3. Nowhere on earth is heaven so clearly realized as in Mary. “On earth as in heaven,” is synonymous in her. The Eternal Word of the Father became man. Nature and grace have grown together in union in Mary. From sinners, she makes sons and daughters of God and they are thereby made into brothers and sisters of each other. Their happiness and their joy are found in this. In that way, they grow together into the family of God, into the Church. Most of the saints became what they are with Mary, for in her God has come to be always among and between men. Whoever speaks of Mary, thinks also of Jesus Christ. Whoever sees Mary, also sees the Church, for the angel specifically said to her, “The Lord is with you” (Lk 1:28). Therefore we are always at home where Mary is.
                Mary heals us from all schizophrenia and from a double life: for example to be a Christian on Sundays and just a regular citizen during the week. Sundays we go to church with God and during the week without God to the factory. In the house of God we count on God; during the week in a research laboratory we begin with the assumption that God does not exist. This division of consciousness destroys us as Christians and as men. Schizophrenia divides our consciousness and thereby also our faith.
                Christ is God and man at the same time. Mary therefore is also the Mother of God. She shows us that our faith in God has to be completely embraced by our daily life and that our daily life must be borne entirely by our faith in God. There may be nothing left over that is just a part of our faith without also being a part of our life. Otherwise it is not worthy of the designation “faith”. There can also be no part of our lives that remains as just a part of life, for then it is not worthy of the word “life”. Faith and life are one, which has become visible in Mary.
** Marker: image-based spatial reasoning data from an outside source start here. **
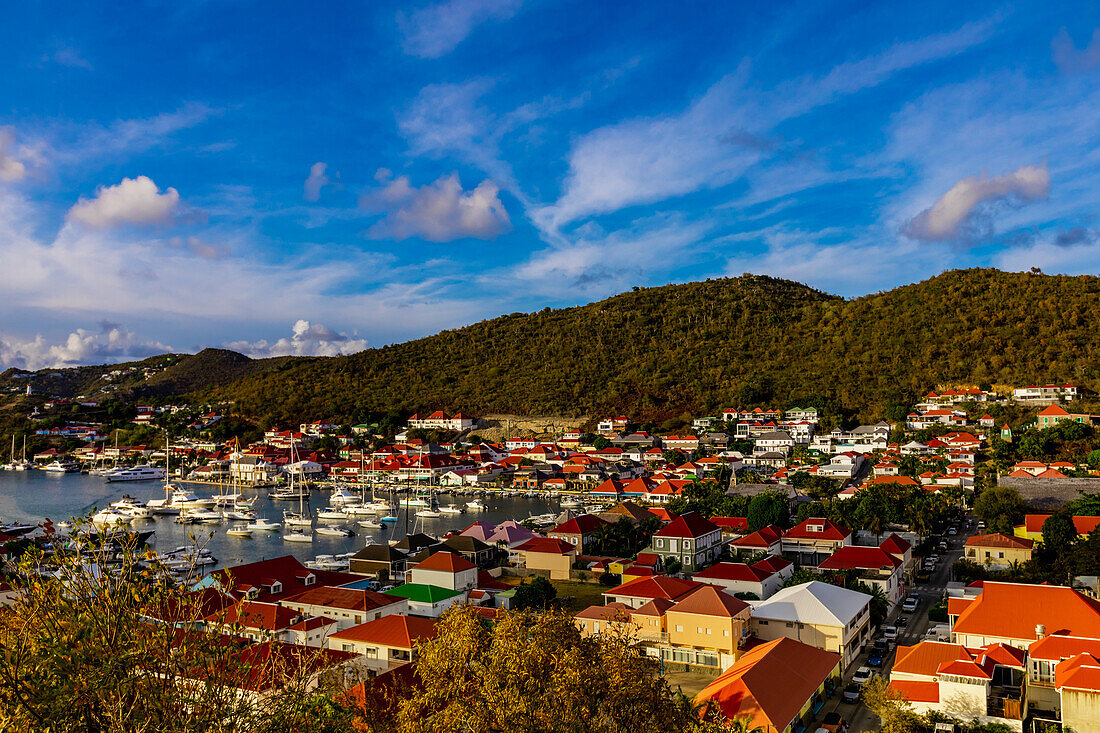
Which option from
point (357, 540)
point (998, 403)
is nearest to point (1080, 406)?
point (998, 403)

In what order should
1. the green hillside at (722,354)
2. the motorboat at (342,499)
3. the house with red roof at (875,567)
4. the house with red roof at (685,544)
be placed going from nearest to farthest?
1. the house with red roof at (875,567)
2. the house with red roof at (685,544)
3. the motorboat at (342,499)
4. the green hillside at (722,354)

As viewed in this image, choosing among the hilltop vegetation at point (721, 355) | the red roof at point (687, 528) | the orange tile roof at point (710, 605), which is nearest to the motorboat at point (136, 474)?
the hilltop vegetation at point (721, 355)

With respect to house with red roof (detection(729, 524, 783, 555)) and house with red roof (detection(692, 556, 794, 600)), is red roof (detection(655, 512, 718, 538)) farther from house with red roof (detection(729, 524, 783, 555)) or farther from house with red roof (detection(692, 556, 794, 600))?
house with red roof (detection(692, 556, 794, 600))

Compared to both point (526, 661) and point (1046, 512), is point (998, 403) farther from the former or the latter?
point (526, 661)

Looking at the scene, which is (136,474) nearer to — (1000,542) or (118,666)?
(1000,542)

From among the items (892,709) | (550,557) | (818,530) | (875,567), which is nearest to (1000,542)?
(875,567)

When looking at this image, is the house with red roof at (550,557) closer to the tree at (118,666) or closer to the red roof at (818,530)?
the red roof at (818,530)

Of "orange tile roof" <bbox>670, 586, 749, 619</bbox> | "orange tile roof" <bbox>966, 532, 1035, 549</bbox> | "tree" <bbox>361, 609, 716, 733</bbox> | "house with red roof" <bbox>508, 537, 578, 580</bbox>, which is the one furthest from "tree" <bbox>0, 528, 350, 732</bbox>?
"orange tile roof" <bbox>966, 532, 1035, 549</bbox>
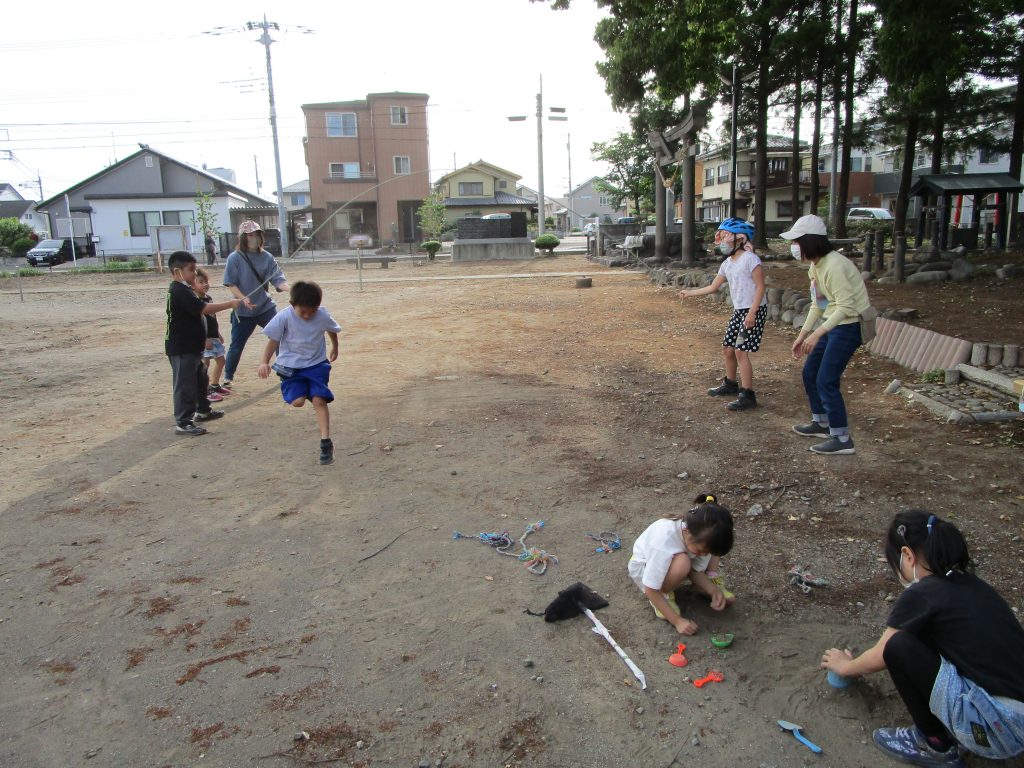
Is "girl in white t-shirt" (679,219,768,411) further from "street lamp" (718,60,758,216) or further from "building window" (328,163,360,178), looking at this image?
"building window" (328,163,360,178)

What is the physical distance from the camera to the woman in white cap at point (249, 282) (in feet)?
24.8


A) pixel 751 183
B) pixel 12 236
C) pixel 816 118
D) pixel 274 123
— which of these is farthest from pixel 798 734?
pixel 751 183

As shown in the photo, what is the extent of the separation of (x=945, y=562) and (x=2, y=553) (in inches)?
177

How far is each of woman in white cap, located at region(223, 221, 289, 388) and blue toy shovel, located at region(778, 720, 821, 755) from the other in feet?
20.2

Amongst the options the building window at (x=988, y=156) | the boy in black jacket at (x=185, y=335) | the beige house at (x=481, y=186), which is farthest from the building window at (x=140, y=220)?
the boy in black jacket at (x=185, y=335)

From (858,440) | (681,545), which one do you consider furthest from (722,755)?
(858,440)

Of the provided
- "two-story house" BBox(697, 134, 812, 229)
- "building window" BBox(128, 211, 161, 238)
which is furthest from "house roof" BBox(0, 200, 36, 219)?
"two-story house" BBox(697, 134, 812, 229)

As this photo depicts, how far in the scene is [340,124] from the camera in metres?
50.9

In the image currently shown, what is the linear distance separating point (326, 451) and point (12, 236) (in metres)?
48.0

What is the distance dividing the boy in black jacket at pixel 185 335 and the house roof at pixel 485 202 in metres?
53.2

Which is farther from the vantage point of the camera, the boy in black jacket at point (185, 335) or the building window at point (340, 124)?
the building window at point (340, 124)

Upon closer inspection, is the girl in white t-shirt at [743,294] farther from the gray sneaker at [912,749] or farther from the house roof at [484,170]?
the house roof at [484,170]

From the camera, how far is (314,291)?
5.45 m

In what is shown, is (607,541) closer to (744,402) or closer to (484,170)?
(744,402)
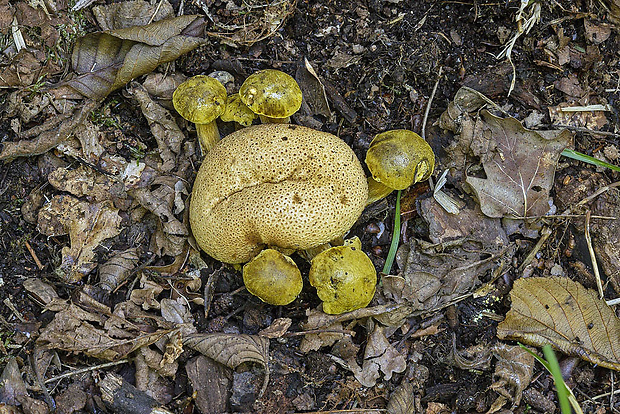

                Mary is the personified interest of God in man and his world. Interest is nothing more than another word for love and means “to be among”. In Mary, God is always among us, in our midst, back then and now. We are therefore not lost creatures who are handed over to the storms of the world. God does not handle us and our worries with kid gloves. He lets us stand, there where the storms blow, and often does not protect us. But He has given us His mother to be our mother. That is enough! We do not need more than a mother, more than the Mother of God! Amen.